Biographie pour la résurrection d’une profane

Vingt-cinq ans après sa publication au Canada anglais, la biographie d’Elizabeth Smart, née à Ottawa à 1913, paraît en traduction. Ce délai est à l’image de la vie de l’écrivaine, dont le premier roman, À la hauteur de Grand Central Station je me suis assise et j’ai pleuré, n’aura été traduit et publié en français qu’en 1993, soit 48 ans après sa parution à Londres en 1945, elle-même pratiquement passée sous silence avant qu’il ne soit réédité en 1966, et en 1975 aux États-Unis. Ce n’est qu’en 1982 qu’elle sera publiée au Canada, qui la découvre alors qu’elle a près de soixante-dix ans ; il est vrai que l’auteure a préféré habiter l’Angleterre.
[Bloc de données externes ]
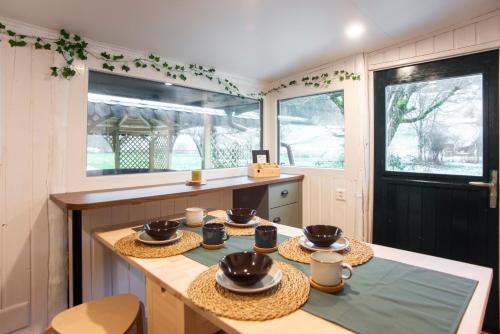a kitchen with a table with bowls on it at Le Chalet Bed&Bath -Chez Les Alfreds in Soubey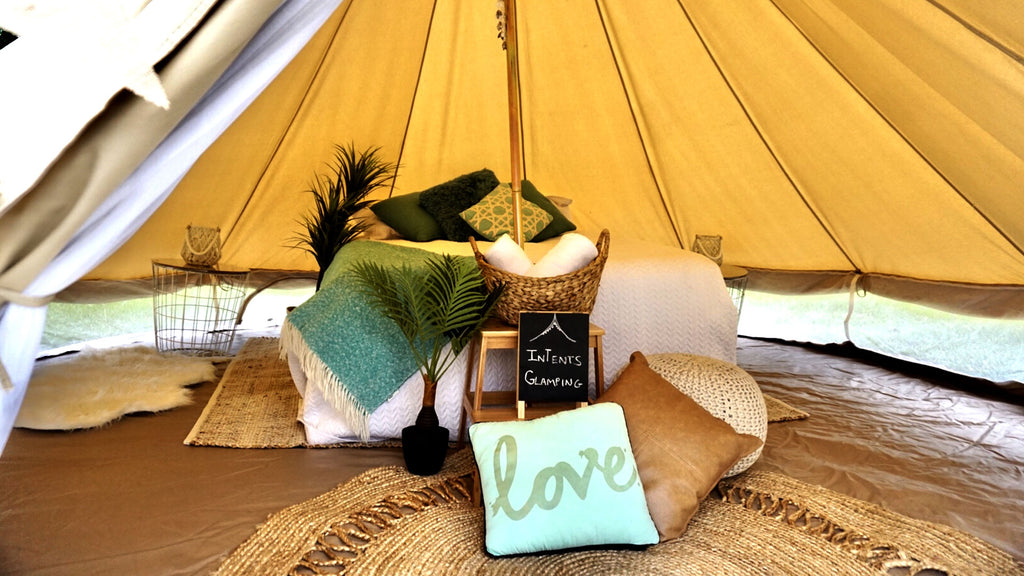 Inside of luxury glamping tent pillows blankets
Sa vie reste marquée par cet immense décalage entre la production et la réception de son oeuvre, nettement avant-gardiste : s’éloignant du réalisme, ses romans sont empreints de poésie.
Fille d’une famille de la haute bourgeoisie de la capitale, elle échappe à son destin de fille riche et mène sa vie à sa manière, dérogeant à toutes les conventions de sa classe sociale. Ses années de jeunesse la voient parcourir le monde, frayant avec peintres et artistes — elle rencontre Diego Rivera —, se retrouvant dans un ménage à trois au Mexique, hippie avant la lettre. La légende veut qu’elle soit tombée amoureuse de George Barker en découvrant un de ses recueils de poésie, dans une librairie londonienne, en 1937. Leur rencontre survient trois ans plus tard. Ils connaîtront un amour passionné et auront ensemble quatre enfants, même si Barker est marié et qu’ils n’habiteront pour ainsi dire jamais ensemble, sauf pour de courtes périodes. Elizabeth cache sa première grossesse à ses parents et va se réfugier dans un village perdu de la côte ouest pour accoucher. C’est à ce moment, en 1941, qu’elle termine son roman, qui ne sera publié qu’en 1945. Sa mère trouve le roman indécent (« elle le voit comme le compte rendu de “l’érotomanie” d’une jeune femme indocile qui est disciple d’Henry Miller ») ; elle brûle son propre exemplaire de By Grand Central Station I Sat Down and Wept ainsi que les six seuls autres diffusés au Canada, tout en faisant des pressions pour que le livre n’y soit plus exporté. On aura remarqué que le titre détourne un verset biblique : réécriture profane qui comportait sa charge provocatrice pour l’époque, surtout appliquée au récit d’un amour adultère.
Difficile reconnaissance
Elizabeth Smart souhaitait consacrer sa vie à l’écriture ; son statut de mère monoparentale l’en détourne. Vivant dans des conditions difficiles, elle écrit dans divers magazines pour subvenir à ses besoins. De son côté, George Barker aura quinze enfants avec plusieurs femmes, sans jamais cesser d’écrire. Si elle expérimente directement cette inégalité, ce n’est qu’au milieu des années 1960 qu’elle prend la parole pour la dénoncer, consacrant plusieurs articles à l’invisibilité des femmes écrivaines. En 1970, elle écrit dans son journal : « [George] a consacré sa vie entière à l’écriture, sans se laisser distraire par l’amour ou les autres. Ou alors il s’en est servi pour nourrir son art. » Plus tard : « Le ventre est un bagage encombrant. » Libérée du fardeau maternel, elle publie quatre recueils de poésie dans les années 1970 et 1980. Une tournée littéraire au Canada, en 1982, la laisse amère et insatisfaite ; elle qui aime boire et parler de poésie toute la nuit trouve trop policés les milieux littéraires et universitaires qui l’accueillent. Elle leur préfère L’arrogance des vauriens, titre d’un poème publié en 1951, qui sera intégré au roman éponyme paru en 1977. Elle meurt en 1986.
« Chaque génération éprouve, semble-t-il, le besoin de revenir à cette femme difficile, ardente exemplaire et seule », écrivait Lori Saint-Martin en ces pages en 2002. Si cette biographie peut amener une nouvelle génération à la lire, il se pourrait bien que ses livres ne meurent pas, ce qui serait une belle revanche.